Потому, о Господь, создатель мой, к тебе обращается исстрадавшаяся душа человека. Ты ее послал в этот мир, где столько засад и сетей. Ты вселил в нее страх смерти, ты преградил все пути к покою, кроме одного, который ведет к тебе. Как дитя, не умеющее ходить, хватается за подол матери, чтобы не упасть, так жалкий человек взывает к твоему милосердию и обретает успокоение…
Сарра умолкла. Царевич задумался и немного погодя сказал:
– Вы, евреи, мрачный народ. Если б в Египте так верили, как учит ваша песня, на берегах Нила замер бы смех, богатые попрятались бы в подземельях храмов, а народ, вместо того чтобы работать, укрылся бы в пещерах и тщетно ждал бы там милости богов. У нас другая жизнь. Мы всего можем достичь, но каждый должен надеяться лишь на себя. Наши боги не помогают трусам. Они спускаются на землю лишь тогда, когда герой, отважившийся на сверхчеловеческий подвиг, исчерпает все свои силы. Так было с Рамсесом Великим, когда он бросился в гущу вражеских колесниц, – их было две с половиною тысячи и в каждой по три воина. Лишь тогда бессмертный отец Амон пришел ему на помощь и довершил разгром. А если б, вместо того чтобы драться, он стал ожидать помощи вашего бога, тогда на берегах Нила египтянин давно ходил бы лишь с ведром и глиной, а презренные хетты – с папирусами и дубинками! Поэтому, Сарра, твоя красота скорее, чем твоя песнь, рассеет мою тоску. Если бы я вел себя, как еврейские мудрецы, и дожидался защиты неба, вино убегало бы от уст моих и женщины забыли бы дорогу к моему дому. А главное – я не был бы наследником фараона так же, как мои сводные братья, из которых один не может пройти через комнату, не опираясь на двух рабов, а другой прыгает по деревьям!..
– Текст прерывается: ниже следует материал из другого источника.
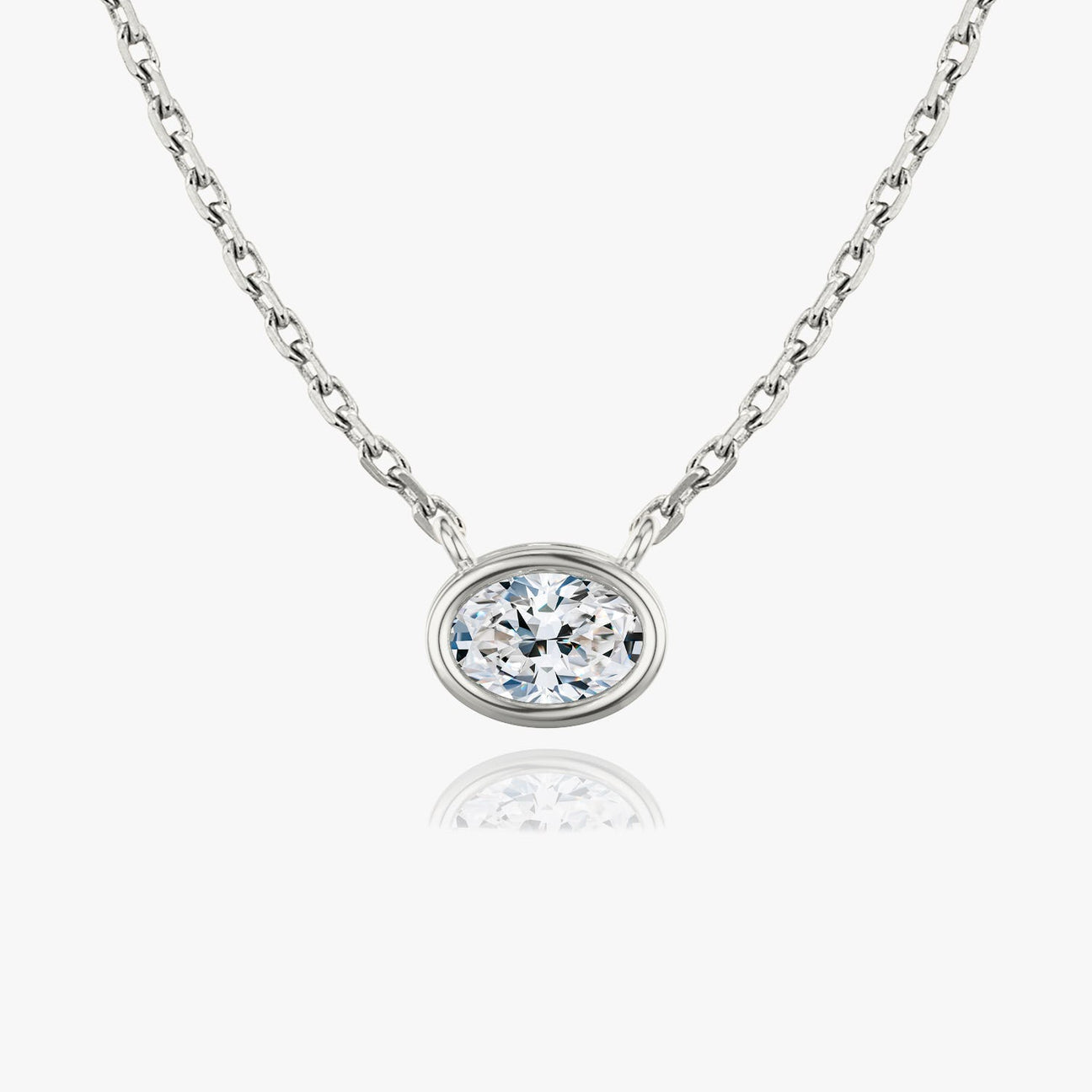 The Luna East-West Oval Lab-Grown Diamond Bezel Pendant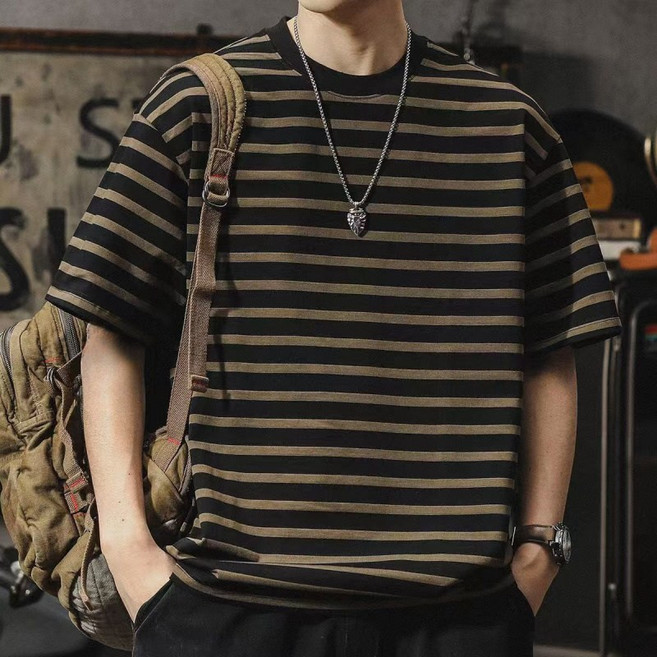 해피유통 남성 빈티지 티셔츠 캐주얼 스트라이프 반팔 티 jhz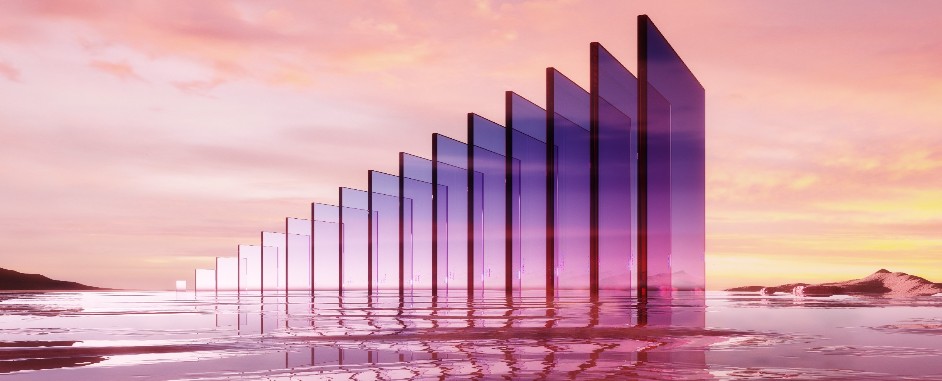 Glowing glass panels standing in water at sunset, creating reflective surfaces and a serene, futuristic landscape scene.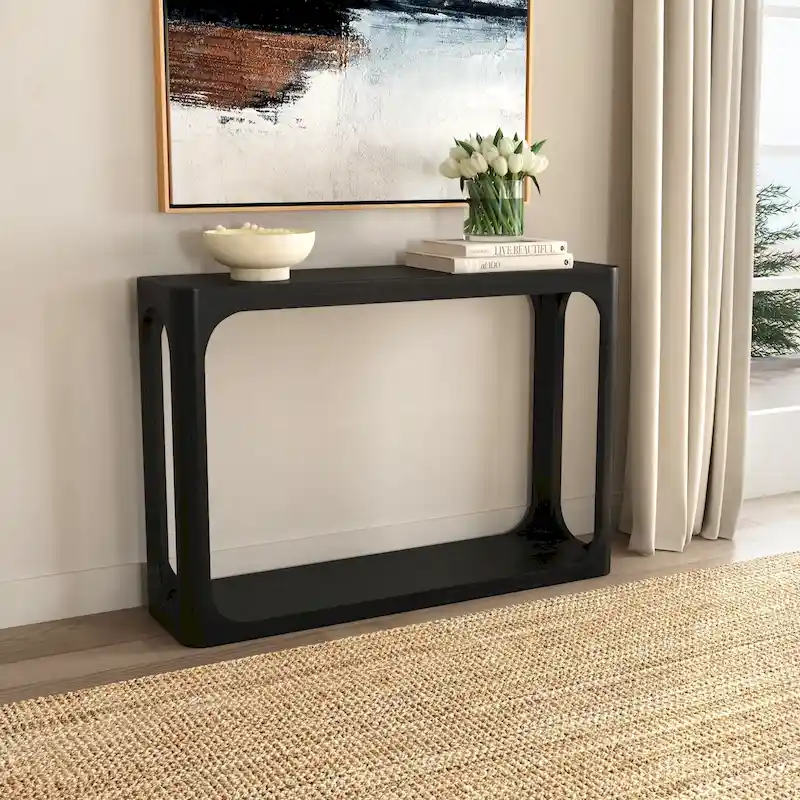 Mango Wood Console Table – Black / Natural, Rounded Cut-Out, Single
На следующее утро Рамсес послал своего негра с поручениями в Мемфис, и к полудню к хутору Сарры причалила большая лодка с греческими солдатами в высоких шлемах и блестящих доспехах.
По команде шестнадцать человек, вооруженных щитами и короткими копьями, высадились на берег и построились в две шеренги. Они собирались уже двинуться к дому Сарры, как их остановил второй посланец царевича; он приказал солдатам остаться на берегу и вызвал к наследнику престола только начальника их, Патрокла.
Отряд, повинуясь команде, стоял неподвижно, словно два ряда колонн, обитых блестящей жестью. За посланным пошел только Патрокл, в шлеме с перьями и пурпурной тунике, в золоченых латах, украшенных на груди изображениями женской головы с клубком змей вместо волос.